[Records of spatial reasoning questions]

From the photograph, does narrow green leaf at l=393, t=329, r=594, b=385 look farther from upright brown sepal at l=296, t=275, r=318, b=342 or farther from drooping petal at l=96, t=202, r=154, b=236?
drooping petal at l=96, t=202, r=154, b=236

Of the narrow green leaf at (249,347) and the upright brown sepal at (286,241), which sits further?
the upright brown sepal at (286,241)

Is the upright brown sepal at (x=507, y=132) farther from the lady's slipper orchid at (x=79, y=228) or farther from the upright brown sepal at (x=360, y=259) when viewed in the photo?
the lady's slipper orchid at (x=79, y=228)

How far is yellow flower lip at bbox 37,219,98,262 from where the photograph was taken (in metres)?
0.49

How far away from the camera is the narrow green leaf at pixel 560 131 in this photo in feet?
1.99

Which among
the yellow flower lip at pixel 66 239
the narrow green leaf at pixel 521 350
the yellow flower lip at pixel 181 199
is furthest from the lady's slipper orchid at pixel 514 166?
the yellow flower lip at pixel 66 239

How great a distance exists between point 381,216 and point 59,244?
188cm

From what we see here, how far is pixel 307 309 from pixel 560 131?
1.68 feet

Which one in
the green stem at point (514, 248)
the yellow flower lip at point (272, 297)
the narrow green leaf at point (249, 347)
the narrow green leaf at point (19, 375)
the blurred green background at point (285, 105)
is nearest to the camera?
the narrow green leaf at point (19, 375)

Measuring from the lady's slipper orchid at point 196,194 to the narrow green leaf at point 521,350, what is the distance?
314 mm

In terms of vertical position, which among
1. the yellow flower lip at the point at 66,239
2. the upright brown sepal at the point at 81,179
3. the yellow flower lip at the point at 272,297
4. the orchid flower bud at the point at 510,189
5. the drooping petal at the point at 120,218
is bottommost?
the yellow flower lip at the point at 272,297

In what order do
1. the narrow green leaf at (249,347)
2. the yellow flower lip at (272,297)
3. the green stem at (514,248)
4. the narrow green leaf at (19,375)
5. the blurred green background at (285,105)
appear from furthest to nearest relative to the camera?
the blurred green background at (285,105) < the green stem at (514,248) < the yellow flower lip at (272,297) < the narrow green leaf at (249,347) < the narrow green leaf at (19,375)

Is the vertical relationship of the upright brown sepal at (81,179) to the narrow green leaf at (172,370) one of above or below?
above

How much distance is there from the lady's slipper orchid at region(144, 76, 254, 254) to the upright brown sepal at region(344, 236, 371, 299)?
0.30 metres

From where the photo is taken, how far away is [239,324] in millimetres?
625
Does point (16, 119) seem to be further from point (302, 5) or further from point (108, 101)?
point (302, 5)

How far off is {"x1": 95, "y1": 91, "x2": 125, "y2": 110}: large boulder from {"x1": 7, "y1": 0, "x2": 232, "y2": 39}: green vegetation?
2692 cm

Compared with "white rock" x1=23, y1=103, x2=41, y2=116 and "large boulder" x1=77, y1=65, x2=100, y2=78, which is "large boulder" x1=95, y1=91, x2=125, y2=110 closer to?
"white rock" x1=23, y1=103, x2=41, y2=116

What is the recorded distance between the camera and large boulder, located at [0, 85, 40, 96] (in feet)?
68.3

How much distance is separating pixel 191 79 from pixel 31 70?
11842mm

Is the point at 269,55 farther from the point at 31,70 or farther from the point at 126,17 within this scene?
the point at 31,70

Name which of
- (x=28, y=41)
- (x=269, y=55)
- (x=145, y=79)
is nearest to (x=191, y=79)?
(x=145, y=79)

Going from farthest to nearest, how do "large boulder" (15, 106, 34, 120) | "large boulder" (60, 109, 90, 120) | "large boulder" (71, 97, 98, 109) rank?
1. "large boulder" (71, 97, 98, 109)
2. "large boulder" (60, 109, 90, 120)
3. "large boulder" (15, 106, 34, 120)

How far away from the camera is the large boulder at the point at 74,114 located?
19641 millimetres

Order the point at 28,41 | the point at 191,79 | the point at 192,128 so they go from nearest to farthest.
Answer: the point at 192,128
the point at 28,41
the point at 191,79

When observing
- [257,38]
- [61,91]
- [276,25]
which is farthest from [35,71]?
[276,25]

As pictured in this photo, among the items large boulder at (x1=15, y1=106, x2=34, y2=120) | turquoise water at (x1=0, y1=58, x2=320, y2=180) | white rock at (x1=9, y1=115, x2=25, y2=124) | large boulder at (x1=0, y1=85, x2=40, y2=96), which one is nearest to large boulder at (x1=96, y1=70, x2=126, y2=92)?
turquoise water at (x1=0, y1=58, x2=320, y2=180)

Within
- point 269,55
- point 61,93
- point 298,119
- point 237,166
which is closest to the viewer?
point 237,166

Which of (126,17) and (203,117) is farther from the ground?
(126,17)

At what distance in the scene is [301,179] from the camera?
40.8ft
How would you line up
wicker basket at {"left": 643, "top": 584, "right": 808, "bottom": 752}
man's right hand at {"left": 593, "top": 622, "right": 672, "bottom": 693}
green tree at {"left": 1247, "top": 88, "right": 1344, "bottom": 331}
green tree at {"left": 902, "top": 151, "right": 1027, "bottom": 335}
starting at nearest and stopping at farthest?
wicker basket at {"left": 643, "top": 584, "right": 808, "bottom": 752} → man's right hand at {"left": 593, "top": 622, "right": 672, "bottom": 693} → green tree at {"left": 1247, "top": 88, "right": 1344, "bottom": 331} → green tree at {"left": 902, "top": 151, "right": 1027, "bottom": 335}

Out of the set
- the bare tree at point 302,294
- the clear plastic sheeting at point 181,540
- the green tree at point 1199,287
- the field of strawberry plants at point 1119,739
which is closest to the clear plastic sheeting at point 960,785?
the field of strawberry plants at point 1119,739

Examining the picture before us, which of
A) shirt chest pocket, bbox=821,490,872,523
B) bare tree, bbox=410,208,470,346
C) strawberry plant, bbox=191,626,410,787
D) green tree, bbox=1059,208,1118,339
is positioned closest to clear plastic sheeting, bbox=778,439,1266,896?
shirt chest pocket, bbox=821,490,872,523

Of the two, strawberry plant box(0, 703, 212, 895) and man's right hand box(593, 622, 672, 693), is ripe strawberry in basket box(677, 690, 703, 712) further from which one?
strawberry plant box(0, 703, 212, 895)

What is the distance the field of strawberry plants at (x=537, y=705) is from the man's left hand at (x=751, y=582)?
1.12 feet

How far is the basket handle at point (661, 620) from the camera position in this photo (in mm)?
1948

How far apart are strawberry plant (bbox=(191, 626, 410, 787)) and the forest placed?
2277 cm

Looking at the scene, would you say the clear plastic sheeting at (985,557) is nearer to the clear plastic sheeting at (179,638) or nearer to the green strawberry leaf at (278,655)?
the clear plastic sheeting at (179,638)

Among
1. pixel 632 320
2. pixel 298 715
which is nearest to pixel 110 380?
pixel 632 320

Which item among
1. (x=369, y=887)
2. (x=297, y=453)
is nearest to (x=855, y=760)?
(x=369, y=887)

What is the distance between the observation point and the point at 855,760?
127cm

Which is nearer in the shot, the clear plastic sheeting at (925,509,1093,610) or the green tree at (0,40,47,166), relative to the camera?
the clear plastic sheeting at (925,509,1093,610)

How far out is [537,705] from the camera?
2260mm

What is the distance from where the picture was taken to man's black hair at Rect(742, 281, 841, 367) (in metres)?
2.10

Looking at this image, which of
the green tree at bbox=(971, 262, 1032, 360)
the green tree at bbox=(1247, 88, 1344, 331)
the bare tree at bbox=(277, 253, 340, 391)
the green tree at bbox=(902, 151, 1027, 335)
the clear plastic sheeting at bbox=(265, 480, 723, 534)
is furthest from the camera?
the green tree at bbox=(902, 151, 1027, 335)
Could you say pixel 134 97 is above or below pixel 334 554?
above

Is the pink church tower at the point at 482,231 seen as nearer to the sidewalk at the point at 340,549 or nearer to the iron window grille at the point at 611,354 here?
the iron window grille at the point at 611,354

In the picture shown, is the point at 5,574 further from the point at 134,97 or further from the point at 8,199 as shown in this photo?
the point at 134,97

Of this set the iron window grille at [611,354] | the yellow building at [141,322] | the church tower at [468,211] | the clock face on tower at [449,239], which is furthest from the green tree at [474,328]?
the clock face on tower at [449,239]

# Given task:
Find the line with "Which item among" in the listing above, then write out that line and each remaining line exactly, with no other text.

# Task response:
Which item among
1. (x=369, y=887)
2. (x=297, y=453)
is nearest to (x=855, y=760)?
(x=369, y=887)

What is the distance between the observation point and the point at 855,760?
127cm

Which is nearer in the shot, the clear plastic sheeting at (925,509,1093,610) or the green tree at (0,40,47,166), relative to the camera?
the clear plastic sheeting at (925,509,1093,610)

How far out is [537,705] from the camera?
2260mm

What is the distance from where the picture was taken to man's black hair at Rect(742, 281, 841, 367) (in metres)?
2.10

Looking at this image, which of
the green tree at bbox=(971, 262, 1032, 360)
the green tree at bbox=(1247, 88, 1344, 331)
the bare tree at bbox=(277, 253, 340, 391)
the green tree at bbox=(902, 151, 1027, 335)
the clear plastic sheeting at bbox=(265, 480, 723, 534)
is furthest from the camera?
the green tree at bbox=(902, 151, 1027, 335)
Could you say pixel 134 97 is above or below pixel 334 554?
above

Is the pink church tower at the point at 482,231 seen as nearer to the sidewalk at the point at 340,549 or nearer to the iron window grille at the point at 611,354 here?
the iron window grille at the point at 611,354

In the picture shown, is the point at 5,574 further from the point at 134,97 or further from the point at 8,199 as shown in this photo?
the point at 134,97

Of this set the iron window grille at [611,354] | the yellow building at [141,322] | the church tower at [468,211] | the clock face on tower at [449,239], which is furthest from the green tree at [474,328]?
the clock face on tower at [449,239]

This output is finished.